──────── DATA EXCERPTS
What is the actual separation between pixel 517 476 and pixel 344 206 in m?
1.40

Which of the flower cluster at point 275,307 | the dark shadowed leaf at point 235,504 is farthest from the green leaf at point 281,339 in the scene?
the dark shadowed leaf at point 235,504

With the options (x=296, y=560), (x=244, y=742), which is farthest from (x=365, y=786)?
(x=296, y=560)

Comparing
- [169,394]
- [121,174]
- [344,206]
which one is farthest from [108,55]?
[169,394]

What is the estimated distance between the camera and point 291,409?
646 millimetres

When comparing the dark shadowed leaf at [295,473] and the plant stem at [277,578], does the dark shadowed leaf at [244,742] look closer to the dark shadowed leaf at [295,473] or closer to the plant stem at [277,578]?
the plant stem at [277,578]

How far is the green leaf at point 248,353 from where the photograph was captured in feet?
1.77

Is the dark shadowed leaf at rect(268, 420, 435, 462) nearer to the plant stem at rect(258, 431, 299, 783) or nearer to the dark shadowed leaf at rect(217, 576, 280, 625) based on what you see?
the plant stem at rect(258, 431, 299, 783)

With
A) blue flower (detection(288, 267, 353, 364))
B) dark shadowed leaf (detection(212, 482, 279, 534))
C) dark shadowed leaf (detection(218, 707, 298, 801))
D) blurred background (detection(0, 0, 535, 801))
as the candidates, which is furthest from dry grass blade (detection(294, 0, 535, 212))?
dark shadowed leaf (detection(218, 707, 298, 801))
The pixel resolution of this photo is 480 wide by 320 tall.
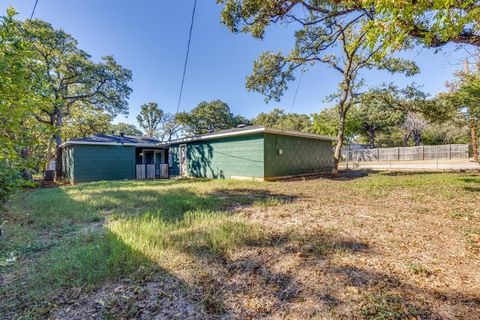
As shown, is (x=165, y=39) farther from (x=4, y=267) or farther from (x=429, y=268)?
(x=429, y=268)

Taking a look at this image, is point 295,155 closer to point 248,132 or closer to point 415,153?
point 248,132

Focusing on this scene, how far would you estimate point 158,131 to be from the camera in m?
35.1

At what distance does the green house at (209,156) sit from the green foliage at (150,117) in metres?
19.8

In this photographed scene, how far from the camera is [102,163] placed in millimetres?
13516

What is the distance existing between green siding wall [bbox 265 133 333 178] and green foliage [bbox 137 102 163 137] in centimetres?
2706

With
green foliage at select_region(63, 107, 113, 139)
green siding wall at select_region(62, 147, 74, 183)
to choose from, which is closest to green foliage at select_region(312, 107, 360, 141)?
green siding wall at select_region(62, 147, 74, 183)

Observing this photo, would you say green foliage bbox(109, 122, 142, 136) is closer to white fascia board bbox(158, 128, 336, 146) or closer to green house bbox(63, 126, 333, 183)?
green house bbox(63, 126, 333, 183)

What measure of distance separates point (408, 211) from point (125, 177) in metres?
14.4

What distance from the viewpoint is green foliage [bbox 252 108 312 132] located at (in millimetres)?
34688

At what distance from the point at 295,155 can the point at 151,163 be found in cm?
986

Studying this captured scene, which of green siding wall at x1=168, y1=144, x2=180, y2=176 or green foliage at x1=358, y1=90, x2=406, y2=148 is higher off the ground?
green foliage at x1=358, y1=90, x2=406, y2=148

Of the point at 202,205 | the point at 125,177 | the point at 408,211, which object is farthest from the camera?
the point at 125,177

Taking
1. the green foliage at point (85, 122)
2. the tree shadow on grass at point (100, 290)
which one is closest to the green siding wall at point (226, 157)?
the tree shadow on grass at point (100, 290)

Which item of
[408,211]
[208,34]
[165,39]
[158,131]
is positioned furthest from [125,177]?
[158,131]
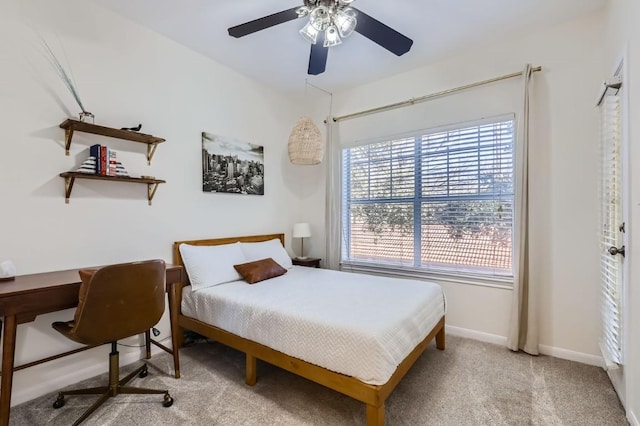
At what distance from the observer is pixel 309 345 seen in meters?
1.83

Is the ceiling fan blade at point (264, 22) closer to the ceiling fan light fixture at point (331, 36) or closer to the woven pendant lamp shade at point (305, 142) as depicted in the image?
the ceiling fan light fixture at point (331, 36)

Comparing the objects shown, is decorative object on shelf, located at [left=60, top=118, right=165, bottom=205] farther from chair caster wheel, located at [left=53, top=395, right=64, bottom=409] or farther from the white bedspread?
chair caster wheel, located at [left=53, top=395, right=64, bottom=409]

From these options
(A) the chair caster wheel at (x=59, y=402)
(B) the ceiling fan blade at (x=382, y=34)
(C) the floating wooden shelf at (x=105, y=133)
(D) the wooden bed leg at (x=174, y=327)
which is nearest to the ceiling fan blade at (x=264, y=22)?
(B) the ceiling fan blade at (x=382, y=34)

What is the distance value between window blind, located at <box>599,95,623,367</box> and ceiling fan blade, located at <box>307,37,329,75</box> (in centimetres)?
202

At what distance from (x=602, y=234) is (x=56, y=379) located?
4157mm

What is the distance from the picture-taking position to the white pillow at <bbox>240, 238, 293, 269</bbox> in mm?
3238

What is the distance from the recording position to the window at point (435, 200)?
2.90 meters

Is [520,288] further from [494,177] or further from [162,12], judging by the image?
[162,12]

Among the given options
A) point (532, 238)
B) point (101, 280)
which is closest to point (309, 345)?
point (101, 280)

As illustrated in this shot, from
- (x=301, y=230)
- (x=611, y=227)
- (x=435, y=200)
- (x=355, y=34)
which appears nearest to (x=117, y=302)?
(x=301, y=230)

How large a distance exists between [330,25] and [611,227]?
7.85 ft

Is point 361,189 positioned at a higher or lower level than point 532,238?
higher

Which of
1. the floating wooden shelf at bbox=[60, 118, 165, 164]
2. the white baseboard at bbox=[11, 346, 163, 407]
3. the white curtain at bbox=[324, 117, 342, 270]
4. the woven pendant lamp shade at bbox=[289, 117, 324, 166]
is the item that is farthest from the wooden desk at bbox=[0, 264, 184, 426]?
the white curtain at bbox=[324, 117, 342, 270]

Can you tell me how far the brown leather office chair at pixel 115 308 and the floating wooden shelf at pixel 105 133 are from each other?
3.53 feet
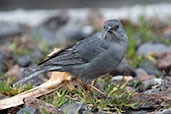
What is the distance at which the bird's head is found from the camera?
180 inches

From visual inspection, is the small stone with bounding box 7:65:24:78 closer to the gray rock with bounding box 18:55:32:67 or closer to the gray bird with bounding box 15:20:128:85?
the gray rock with bounding box 18:55:32:67

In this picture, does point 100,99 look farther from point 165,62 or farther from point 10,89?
point 165,62

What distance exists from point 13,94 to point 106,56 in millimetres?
1442

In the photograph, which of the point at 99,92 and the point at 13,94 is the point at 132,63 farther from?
the point at 13,94

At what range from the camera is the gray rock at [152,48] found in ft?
20.9

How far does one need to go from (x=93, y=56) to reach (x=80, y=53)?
0.22m

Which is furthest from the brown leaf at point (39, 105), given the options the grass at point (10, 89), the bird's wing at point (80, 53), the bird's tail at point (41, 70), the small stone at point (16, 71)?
the small stone at point (16, 71)

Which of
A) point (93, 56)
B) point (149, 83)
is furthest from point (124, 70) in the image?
point (93, 56)

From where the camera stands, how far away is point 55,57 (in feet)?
15.8

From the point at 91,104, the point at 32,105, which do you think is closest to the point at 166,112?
the point at 91,104

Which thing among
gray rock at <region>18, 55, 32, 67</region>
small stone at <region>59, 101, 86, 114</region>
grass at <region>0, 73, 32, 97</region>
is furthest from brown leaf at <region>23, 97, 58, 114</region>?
gray rock at <region>18, 55, 32, 67</region>

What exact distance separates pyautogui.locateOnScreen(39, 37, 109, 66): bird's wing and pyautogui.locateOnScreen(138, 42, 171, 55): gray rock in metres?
1.94

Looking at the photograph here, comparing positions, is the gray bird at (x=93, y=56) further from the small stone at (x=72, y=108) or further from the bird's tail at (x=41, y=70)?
the small stone at (x=72, y=108)

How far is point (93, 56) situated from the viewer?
4.63 m
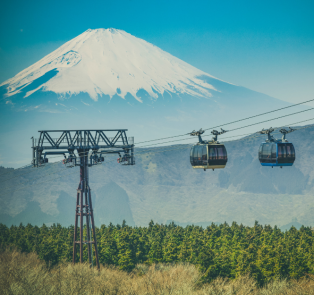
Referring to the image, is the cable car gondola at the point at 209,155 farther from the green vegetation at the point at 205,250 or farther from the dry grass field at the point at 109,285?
the green vegetation at the point at 205,250

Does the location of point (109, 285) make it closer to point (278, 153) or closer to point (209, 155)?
point (209, 155)

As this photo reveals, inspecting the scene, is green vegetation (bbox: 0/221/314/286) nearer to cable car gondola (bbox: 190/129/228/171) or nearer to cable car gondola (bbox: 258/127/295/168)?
cable car gondola (bbox: 258/127/295/168)

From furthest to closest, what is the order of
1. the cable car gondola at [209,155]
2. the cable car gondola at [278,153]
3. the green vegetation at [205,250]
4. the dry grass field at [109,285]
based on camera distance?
the green vegetation at [205,250]
the dry grass field at [109,285]
the cable car gondola at [278,153]
the cable car gondola at [209,155]

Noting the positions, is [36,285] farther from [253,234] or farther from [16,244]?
[253,234]

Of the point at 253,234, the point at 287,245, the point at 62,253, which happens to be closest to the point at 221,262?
the point at 287,245

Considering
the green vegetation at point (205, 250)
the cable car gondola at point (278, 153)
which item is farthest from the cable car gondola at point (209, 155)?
the green vegetation at point (205, 250)

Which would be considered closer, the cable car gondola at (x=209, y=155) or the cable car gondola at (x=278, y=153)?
the cable car gondola at (x=209, y=155)

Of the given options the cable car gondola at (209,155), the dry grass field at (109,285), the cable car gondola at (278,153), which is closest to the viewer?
the cable car gondola at (209,155)

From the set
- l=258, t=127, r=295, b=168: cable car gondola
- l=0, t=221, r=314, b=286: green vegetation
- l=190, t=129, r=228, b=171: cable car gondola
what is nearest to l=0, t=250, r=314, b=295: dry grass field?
l=0, t=221, r=314, b=286: green vegetation

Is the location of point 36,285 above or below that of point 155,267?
above
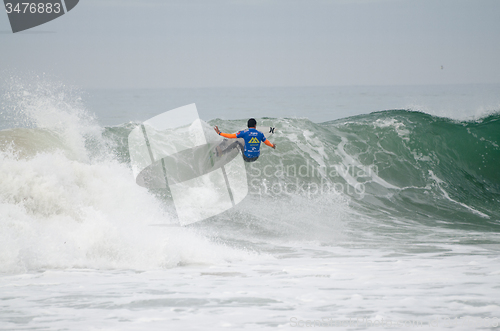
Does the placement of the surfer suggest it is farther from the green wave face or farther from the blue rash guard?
the green wave face

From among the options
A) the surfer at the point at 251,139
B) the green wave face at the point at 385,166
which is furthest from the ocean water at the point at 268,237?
the surfer at the point at 251,139

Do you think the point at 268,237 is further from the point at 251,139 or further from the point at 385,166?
the point at 385,166

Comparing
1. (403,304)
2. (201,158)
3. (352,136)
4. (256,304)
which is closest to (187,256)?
(256,304)

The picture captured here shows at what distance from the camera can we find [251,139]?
8.23 m

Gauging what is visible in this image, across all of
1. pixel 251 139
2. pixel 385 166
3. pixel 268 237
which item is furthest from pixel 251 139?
pixel 385 166

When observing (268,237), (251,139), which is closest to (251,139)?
(251,139)

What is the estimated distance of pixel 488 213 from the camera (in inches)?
405

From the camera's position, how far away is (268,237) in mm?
8008

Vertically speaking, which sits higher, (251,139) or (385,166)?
(251,139)

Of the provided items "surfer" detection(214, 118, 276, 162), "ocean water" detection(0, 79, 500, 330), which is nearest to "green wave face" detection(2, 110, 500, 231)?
"ocean water" detection(0, 79, 500, 330)

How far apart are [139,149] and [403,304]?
9.52 metres

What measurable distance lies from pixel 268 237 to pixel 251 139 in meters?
1.83

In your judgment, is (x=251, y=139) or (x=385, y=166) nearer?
(x=251, y=139)

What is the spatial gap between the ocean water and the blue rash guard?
1.51 m
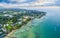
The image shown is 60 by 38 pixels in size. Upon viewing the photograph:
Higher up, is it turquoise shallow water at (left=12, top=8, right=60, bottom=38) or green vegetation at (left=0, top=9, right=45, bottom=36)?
green vegetation at (left=0, top=9, right=45, bottom=36)

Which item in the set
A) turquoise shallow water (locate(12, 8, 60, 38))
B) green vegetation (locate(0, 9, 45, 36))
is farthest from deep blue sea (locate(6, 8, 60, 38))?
green vegetation (locate(0, 9, 45, 36))

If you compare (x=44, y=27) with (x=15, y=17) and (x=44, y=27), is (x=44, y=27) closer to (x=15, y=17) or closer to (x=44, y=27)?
(x=44, y=27)

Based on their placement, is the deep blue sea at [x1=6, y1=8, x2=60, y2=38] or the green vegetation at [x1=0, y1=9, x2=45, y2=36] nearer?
the deep blue sea at [x1=6, y1=8, x2=60, y2=38]

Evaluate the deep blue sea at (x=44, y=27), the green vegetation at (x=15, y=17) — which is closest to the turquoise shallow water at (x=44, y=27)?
the deep blue sea at (x=44, y=27)

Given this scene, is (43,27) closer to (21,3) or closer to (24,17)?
(24,17)

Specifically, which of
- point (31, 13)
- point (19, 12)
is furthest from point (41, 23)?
point (19, 12)

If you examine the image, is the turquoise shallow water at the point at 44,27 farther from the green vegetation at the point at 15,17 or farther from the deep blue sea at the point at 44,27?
the green vegetation at the point at 15,17

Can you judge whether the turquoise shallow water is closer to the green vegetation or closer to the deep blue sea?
the deep blue sea

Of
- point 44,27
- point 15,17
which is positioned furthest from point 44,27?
point 15,17
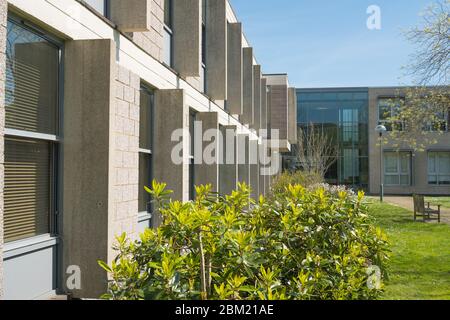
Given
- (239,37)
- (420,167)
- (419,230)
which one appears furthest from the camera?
(420,167)

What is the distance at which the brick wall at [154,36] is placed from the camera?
728 centimetres

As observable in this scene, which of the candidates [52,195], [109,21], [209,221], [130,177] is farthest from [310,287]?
[109,21]

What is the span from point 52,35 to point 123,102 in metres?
1.57

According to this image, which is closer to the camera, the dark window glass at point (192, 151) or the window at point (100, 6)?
the window at point (100, 6)

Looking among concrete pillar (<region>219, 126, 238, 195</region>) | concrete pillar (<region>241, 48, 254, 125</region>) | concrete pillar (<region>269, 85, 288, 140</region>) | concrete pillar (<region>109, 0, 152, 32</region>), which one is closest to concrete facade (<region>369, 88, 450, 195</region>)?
concrete pillar (<region>269, 85, 288, 140</region>)

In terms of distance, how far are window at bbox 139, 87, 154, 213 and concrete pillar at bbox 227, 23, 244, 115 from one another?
782 cm

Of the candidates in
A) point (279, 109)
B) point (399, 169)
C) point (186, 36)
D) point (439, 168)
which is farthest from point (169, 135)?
point (439, 168)

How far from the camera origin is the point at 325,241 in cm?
390

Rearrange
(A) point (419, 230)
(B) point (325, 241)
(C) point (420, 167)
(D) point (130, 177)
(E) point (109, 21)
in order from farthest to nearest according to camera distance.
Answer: (C) point (420, 167) → (A) point (419, 230) → (D) point (130, 177) → (E) point (109, 21) → (B) point (325, 241)

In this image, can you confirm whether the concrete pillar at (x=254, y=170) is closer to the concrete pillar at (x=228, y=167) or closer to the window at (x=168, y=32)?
────────────────
§ EXERCISE DIRECTIONS:
All lines from the one that contains "As observable in" through the end of the material are to be quoted exactly, with both ends included.

§ THE OUTPUT:
As observable in this scene, which of the candidates [52,195], [109,21], [209,221], [130,177] is farthest from [310,287]?
[109,21]

What is the span from point 52,35 to point 123,102 in metres?
1.57

According to this image, which is closer to the camera, the dark window glass at point (192, 151) or the window at point (100, 6)?
the window at point (100, 6)

Looking among concrete pillar (<region>219, 126, 238, 195</region>) | concrete pillar (<region>241, 48, 254, 125</region>) | concrete pillar (<region>269, 85, 288, 140</region>) | concrete pillar (<region>109, 0, 152, 32</region>), which one is closest to concrete facade (<region>369, 88, 450, 195</region>)?
concrete pillar (<region>269, 85, 288, 140</region>)

In terms of distance, how far are window at bbox 139, 87, 154, 213 and concrete pillar at bbox 227, 23, 244, 115 from one another?
782 cm

Of the candidates in
A) point (279, 109)
B) point (399, 169)
C) point (186, 36)
D) point (439, 168)
which is farthest from point (169, 135)?
point (439, 168)

How far from the camera origin is the point at 325,241 in cm?
390

Rearrange
(A) point (419, 230)
(B) point (325, 241)
(C) point (420, 167)
(D) point (130, 177)
(E) point (109, 21)
in order from farthest to nearest according to camera distance.
Answer: (C) point (420, 167) → (A) point (419, 230) → (D) point (130, 177) → (E) point (109, 21) → (B) point (325, 241)

In this image, can you confirm whether the concrete pillar at (x=254, y=170) is closer to the concrete pillar at (x=228, y=167) or closer to the window at (x=168, y=32)?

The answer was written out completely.